Click the star to add/remove an item to/from your individual schedule.
You need to be logged in to avail of this functionality.

Accepted Paper:

A possible digital world - Chinese rural migrants' visual expressions on social media  
Xinyuan Wang (University College London (UCL))

Paper short abstract:

Based on a contextualized visual analysis of the photos on Chinese rural migrants’ social media profiles, this study explores the relationship between the appropriation of social media and people’s living experience in diaspora as well as the social consequences of digital-mediated social connections.

Paper long abstract:

This paper takes as its premise that people's daily engagements with social media and their perceptions of social connections and personal lives are authentically objectified in photos on their social media profiles. The online photos, in this specific research, opened a window to look into the inner worlds of Chinese rural migrants in a small factory town where the researcher conducted long-term fieldwork.

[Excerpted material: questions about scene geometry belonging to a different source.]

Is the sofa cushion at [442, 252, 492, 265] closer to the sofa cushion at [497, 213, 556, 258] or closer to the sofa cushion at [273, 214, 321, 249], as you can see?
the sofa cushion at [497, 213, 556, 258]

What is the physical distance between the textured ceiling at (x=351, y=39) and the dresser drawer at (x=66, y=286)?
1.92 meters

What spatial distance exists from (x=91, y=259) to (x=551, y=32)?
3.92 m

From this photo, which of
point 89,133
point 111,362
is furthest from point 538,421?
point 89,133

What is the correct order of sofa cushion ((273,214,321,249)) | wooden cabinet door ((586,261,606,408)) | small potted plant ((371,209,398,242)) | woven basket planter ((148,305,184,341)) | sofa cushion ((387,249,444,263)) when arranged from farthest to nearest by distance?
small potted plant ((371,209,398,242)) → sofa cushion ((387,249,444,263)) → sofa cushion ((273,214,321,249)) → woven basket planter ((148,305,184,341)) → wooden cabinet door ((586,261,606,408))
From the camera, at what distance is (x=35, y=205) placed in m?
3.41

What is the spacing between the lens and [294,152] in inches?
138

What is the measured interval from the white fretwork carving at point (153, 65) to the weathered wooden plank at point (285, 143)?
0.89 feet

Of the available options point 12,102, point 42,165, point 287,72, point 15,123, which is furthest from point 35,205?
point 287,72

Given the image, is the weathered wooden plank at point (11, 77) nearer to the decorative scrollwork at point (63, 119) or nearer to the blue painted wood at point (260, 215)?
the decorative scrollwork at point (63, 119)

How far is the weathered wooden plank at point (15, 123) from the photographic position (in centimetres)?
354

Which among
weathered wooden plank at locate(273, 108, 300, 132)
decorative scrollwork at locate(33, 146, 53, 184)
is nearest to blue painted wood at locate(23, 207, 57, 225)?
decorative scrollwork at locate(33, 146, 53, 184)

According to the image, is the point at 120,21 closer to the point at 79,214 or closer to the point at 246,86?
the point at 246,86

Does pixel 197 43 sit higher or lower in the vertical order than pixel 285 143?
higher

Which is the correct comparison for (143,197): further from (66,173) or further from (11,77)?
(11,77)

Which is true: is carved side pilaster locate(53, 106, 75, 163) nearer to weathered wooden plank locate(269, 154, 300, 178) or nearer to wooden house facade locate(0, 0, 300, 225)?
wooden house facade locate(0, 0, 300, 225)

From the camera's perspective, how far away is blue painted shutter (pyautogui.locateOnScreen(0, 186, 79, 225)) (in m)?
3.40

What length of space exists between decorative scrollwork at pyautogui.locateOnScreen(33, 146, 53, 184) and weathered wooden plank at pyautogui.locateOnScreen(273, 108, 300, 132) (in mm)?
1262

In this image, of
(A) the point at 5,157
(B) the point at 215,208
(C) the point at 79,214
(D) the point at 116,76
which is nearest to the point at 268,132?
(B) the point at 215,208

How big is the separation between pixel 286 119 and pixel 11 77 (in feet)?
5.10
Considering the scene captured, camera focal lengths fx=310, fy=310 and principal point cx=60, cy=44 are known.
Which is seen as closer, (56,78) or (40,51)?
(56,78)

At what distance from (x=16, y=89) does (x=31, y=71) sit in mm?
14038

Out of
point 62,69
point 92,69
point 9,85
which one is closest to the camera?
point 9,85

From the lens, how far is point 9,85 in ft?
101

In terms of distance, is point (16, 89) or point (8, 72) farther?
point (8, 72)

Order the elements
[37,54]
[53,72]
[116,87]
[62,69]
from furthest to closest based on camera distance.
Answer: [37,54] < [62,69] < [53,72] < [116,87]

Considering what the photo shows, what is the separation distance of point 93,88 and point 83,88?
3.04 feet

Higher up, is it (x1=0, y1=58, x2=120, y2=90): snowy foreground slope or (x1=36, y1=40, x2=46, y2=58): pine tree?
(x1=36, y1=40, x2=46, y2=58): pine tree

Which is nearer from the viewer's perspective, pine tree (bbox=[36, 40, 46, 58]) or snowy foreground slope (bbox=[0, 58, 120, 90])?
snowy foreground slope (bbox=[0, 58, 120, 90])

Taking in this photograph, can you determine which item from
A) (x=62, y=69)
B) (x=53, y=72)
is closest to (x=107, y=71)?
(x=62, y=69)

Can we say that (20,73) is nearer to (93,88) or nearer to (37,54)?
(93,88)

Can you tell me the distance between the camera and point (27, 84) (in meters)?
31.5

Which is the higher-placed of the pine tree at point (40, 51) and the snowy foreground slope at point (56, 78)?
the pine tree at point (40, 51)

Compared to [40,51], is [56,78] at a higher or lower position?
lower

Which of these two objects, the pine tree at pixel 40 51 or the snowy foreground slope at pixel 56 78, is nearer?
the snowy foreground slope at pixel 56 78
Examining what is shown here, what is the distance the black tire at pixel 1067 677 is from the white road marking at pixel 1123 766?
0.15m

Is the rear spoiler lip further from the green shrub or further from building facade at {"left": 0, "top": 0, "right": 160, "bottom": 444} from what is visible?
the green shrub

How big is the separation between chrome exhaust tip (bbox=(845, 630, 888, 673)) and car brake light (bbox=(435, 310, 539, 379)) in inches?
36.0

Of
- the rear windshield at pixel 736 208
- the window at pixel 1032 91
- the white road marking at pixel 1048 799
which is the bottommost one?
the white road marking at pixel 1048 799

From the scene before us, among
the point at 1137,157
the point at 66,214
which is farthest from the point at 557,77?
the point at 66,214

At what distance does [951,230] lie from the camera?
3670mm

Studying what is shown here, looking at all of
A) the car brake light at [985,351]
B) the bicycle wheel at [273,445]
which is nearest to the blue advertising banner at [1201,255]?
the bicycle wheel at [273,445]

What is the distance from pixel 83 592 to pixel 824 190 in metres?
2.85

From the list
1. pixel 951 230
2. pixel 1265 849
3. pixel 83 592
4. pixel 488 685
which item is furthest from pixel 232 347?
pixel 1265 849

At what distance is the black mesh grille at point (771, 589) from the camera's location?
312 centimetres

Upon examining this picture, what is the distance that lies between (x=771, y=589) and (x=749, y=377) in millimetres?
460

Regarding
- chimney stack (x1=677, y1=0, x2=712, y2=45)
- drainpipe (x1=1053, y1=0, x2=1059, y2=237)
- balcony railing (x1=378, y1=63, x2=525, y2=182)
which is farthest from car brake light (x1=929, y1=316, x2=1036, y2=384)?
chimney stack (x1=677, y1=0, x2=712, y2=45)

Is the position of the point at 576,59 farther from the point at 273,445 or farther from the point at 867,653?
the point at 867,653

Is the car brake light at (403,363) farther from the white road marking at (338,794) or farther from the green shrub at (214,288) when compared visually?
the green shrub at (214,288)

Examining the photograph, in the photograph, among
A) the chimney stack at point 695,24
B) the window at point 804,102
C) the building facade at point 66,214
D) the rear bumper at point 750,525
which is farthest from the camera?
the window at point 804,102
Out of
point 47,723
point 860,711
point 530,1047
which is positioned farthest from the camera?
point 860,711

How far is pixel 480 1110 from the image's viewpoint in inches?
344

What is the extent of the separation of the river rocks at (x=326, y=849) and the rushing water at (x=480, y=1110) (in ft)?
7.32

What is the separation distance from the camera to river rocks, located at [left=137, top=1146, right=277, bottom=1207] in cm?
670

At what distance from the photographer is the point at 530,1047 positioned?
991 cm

This paper focuses upon visual expressions on online profiles (QQ and Wechat) as the point of entry to look into the living experience of Chinese rural migrants and the negotiation and collusion between one's online and offline life.

During the fieldwork it was noted that online visual expression was significantly more popular than text-based expression among my participants. Besides a discussion of reasons for the popularity of visual expression, a detailed analysis of people's social media photos in this paper describes the dynamic of people's daily engagement with photo-taking and photo-sharing via social media. The differences and similarities on different social media platforms further suggest a 'polymedia' strategy in dealing with social relationships. Case studies in this paper illustrate that photos on social media not only allow people to craft a new digital personhood, but also facilitate the dissemination of ideas among rural migrants and between them and their fellow villagers in rural areas of origin. Rather than taking a technological-deterministic point of view, this paper argues that social media provide an alternative/additional digital world for Chinese rural migrants with lower social capital in their real-life world.